Masterforum: Künste, Theorie, Kritik (Kolloquium)

Dozent/in: Ben Trott

Termin:
Einzeltermin | Do, 16.04.2026, 12:15 - Do, 16.04.2026, 15:45 | C 40.165 Seminarraum
Einzeltermin | Do, 21.05.2026, 12:15 - Do, 21.05.2026, 15:45 | C 40.165 Seminarraum
Einzeltermin | Di, 09.06.2026, 10:15 - Di, 09.06.2026, 15:45 | C 40.176 Seminarraum

Inhalt: It provides an opportunity for students embarking on their MA theses to present an outline of their projects, with the goal of receiving productive critical feedback – both from instructors and from student peers. In the first meeting of the Master Forum, Ben Trott will introduce some of the common issues confronted by those carrying out scholarly research or writing in Cultural Studies, the Humanities and the Social Sciences. This will include general questions, including: how to arrive at and formulate a research question and a suitable framework for your project; how to begin thinking about method and methodology, and starting to conducting research; and ways of referencing and of acknowledging the use of sources. Students are invited to sign up to present an outline of their MA thesis in the subsequent meetings of the Master Forum. Students can choose whther to present in German or English. Students are required upload a two-page summary of their project to myStudy one week before they are due to present.

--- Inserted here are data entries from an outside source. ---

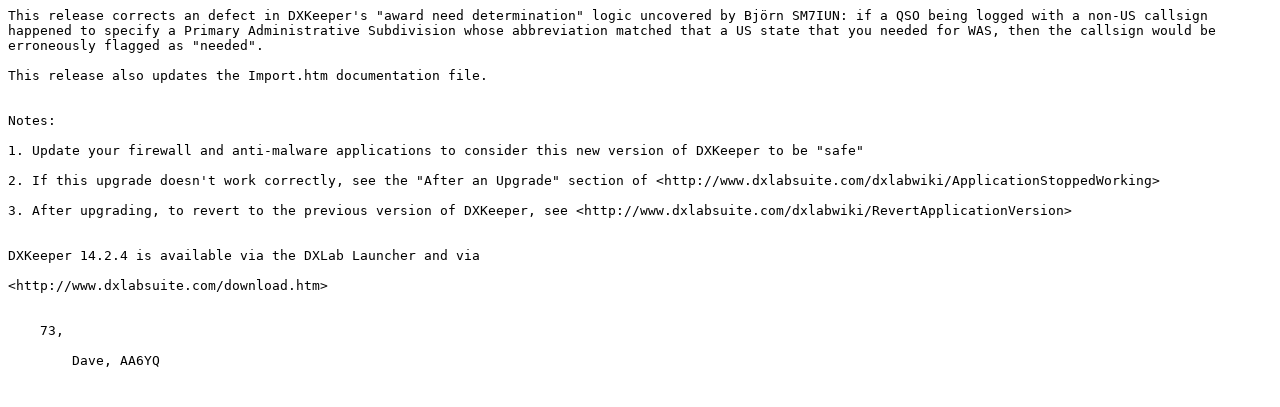

--- FILE ---
content_type: text/plain
request_url: http://www.dxlabsuite.com/dxkeeper/ReleaseNotes/1424.txt
body_size: 963
content:
This release corrects an defect in DXKeeper's "award need determination" logic uncovered by Björn SM7IUN: if a QSO being logged with a non-US callsign happened to specify a Primary Administrative Subdivision whose abbreviation matched that a US state that you needed for WAS, then the callsign would be erroneously flagged as "needed".

This release also updates the Import.htm documentation file.


Notes:

1. Update your firewall and anti-malware applications to consider this new version of DXKeeper to be "safe" 

2. If this upgrade doesn't work correctly, see the "After an Upgrade" section of <http://www.dxlabsuite.com/dxlabwiki/ApplicationStoppedWorking>

3. After upgrading, to revert to the previous version of DXKeeper, see <http://www.dxlabsuite.com/dxlabwiki/RevertApplicationVersion>


DXKeeper 14.2.4 is available via the DXLab Launcher and via

<http://www.dxlabsuite.com/download.htm>


    73,

        Dave, AA6YQ





This should include: • a working title for your thesis as well as your research question; • the approach, method or methodology that you plan on using, and the theoretical framework or points of reference for your project; • what you anticipate discovering or arguing in your thesis; • and a list of up to five key works that you will use, along with any additional information about sources you plan on using – such as archives, exhibitions or interview partners. Students are asked to attend all sessions of the Master Forum, not the simply the session in which they will present, and to have read the two-page summaries ahead of time. Please be ready to provide your fellow students with productive critical feedback on their projects! The Master Forum is examined (pass/fail) as a combined scholarly work [Kombinierte wissenschaftliche Arbeit] made up of (a) your two-page summary and (b) your presentation.